Furthermore, Plaintiff points out that Defendant’s documentation regarding her
demotion is potentially suspect. All of the negative performance memoranda regarding
Plaintiff was created on or after May 13, 2010, a mere eight days prior to the adverse
employment action.7 The lack of documentation at the time of the supposed incidents of
misconduct indicates, at the very least, that Defendant failed to follow its own misconduct
procedures. See Young v. Dillon Cos., Inc., 468 F.3d 1243, 1252 (10th Cir. 2006) (stating
that “evidence suggesting, inter alia, that the defendant fabricated documentation relating
to the [adverse employment action] and failed to follow its own written . . . procedures” is
relevant to plaintiff’s showing of pretext). While the timing of such documentation “does
not lead to the automatic conclusion” that Plaintiff’s demotion was because of her age, it
does support an “‘inference’ that Defendant might be ‘cover[ing] up a discriminatory
purpose.’” Ashe v. Aronov Homes, Inc., 354 F. Supp. 2d 1251, 1261 (M.D. Ala. 2004)
(quoting Reeves v. Sanderson Plumbing Prods., Inc., 530 U.S. 133, 147 (2000)).
Likewise, a reasonable juror could conclude that Chief Johnson’s words and actions
in the months leading up to Plaintiff’s demotion support an inference of age-related
discrimination. Plaintiff’s testimony regarding Chief Johnson’s special treatment of the
One of these documents is undated. (Doc. # 15, Ex. 3.)
younger women in Dispatch, and of Ms. Stiles in particular, to whom Chief Johnson awarded
an unprecedented five-step pay raise and later Plaintiff’s job, may support a reasonable
juror’s conclusion that Chief Johnson demoted Plaintiff so as to replace her with a younger
female to whom he was “attracted.” (Norris Dep. 79, 178-79.) This, in combination with
Chief Johnson’s allegedly derogatory use of the term “Grandma” on multiple occasions,
could lead a reasonable juror to view these incidents as constituting more than “stray
remark[s][,]” see Calder v. TCI Cablevision of Mo., Inc., 298 F.3d 723, 730 (8th Cir. 2002).

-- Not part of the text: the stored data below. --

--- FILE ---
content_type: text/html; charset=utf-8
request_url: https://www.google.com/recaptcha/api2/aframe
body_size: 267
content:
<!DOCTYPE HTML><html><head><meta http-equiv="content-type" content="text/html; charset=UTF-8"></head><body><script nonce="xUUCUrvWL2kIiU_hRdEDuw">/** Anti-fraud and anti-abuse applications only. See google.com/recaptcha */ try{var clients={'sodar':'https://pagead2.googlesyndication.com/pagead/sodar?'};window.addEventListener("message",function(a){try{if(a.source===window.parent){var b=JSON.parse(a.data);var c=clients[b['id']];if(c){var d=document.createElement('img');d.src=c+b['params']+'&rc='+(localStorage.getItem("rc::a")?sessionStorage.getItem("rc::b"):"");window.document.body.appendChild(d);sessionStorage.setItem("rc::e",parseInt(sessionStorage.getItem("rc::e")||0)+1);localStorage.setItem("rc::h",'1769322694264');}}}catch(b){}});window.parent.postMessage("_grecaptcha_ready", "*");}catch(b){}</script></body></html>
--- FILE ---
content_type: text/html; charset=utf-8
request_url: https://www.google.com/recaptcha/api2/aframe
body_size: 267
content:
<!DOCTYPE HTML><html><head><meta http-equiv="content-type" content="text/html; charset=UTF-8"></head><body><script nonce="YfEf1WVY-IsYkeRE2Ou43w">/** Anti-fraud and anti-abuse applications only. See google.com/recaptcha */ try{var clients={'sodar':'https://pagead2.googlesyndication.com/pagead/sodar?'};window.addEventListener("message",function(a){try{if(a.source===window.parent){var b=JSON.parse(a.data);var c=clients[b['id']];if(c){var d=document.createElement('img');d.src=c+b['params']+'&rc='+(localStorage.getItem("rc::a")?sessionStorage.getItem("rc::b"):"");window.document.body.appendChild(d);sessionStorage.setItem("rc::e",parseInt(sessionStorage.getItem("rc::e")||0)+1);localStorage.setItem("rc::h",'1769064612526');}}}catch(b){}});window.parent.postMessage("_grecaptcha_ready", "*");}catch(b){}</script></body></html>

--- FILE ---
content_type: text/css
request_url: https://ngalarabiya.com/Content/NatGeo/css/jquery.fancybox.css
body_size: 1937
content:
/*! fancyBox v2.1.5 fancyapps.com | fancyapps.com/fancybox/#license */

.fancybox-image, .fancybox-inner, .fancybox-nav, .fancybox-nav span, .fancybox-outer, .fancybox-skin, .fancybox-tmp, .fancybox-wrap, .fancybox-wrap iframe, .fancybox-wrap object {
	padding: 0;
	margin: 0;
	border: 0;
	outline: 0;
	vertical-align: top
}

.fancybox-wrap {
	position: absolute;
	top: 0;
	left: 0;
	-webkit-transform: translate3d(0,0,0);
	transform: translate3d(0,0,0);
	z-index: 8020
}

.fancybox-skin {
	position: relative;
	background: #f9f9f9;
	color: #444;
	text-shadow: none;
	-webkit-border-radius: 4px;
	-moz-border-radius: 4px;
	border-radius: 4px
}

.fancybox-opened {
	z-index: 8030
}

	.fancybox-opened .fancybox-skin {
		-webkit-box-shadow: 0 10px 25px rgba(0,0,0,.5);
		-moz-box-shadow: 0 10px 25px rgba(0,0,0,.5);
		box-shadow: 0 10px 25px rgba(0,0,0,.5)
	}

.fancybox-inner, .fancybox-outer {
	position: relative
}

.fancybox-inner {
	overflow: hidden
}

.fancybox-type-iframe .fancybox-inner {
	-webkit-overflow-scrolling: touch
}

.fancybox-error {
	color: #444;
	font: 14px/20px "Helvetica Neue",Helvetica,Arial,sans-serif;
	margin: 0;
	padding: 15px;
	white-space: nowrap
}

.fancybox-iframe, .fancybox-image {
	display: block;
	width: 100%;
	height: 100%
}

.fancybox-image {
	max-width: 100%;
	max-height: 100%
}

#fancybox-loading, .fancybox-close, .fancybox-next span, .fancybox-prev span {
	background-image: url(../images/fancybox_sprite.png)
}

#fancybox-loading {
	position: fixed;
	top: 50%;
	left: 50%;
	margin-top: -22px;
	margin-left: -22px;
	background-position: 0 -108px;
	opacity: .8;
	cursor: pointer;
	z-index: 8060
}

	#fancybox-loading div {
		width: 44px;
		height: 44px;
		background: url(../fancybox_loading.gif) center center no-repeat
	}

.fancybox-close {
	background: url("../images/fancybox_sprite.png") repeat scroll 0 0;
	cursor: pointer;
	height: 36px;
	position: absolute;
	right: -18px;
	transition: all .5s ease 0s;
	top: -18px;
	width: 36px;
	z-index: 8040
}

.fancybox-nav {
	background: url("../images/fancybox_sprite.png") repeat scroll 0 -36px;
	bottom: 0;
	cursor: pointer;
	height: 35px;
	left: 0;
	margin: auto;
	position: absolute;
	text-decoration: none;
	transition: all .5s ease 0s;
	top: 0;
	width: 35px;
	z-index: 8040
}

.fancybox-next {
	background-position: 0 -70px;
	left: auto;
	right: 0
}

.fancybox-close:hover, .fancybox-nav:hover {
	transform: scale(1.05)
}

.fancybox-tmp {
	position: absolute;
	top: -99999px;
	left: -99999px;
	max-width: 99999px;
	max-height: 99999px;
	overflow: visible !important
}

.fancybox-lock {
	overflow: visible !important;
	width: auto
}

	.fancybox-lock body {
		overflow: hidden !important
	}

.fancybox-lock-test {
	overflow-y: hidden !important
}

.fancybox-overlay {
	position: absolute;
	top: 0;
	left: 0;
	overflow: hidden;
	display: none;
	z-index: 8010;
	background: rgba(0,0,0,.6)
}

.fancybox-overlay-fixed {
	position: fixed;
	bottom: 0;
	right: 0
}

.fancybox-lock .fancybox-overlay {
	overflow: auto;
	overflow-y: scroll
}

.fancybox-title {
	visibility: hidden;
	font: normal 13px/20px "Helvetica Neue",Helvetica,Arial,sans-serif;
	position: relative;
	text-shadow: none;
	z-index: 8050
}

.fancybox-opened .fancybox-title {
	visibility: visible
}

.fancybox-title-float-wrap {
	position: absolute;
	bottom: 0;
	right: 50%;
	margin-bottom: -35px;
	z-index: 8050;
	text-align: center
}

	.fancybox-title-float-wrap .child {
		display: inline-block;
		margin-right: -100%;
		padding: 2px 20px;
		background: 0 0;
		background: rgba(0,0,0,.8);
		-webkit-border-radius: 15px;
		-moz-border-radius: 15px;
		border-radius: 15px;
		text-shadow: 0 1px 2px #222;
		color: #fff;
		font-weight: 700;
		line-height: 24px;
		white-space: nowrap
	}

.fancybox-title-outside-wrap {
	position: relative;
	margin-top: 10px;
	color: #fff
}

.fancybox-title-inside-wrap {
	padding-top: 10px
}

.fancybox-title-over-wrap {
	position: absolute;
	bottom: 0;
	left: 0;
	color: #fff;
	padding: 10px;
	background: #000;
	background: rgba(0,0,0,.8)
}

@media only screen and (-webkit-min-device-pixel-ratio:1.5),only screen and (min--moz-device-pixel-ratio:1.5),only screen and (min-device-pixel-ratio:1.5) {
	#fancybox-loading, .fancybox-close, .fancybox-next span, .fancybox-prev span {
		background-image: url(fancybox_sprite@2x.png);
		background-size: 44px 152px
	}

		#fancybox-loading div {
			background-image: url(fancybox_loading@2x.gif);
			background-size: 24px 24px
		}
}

Plaintiff has provided sufficient evidence of pretext to allow a reasonable juror to
conclude that Defendant’s articulated legitimate nondiscriminatory reason for its demotion
of Plaintiff was not its actual reason. Summary judgment is due to be denied.
Accordingly, it is ORDERED that Defendant’s Motion for Summary Judgment (Doc.
# 15) is DENIED.
DONE this 15th day of November, 2011.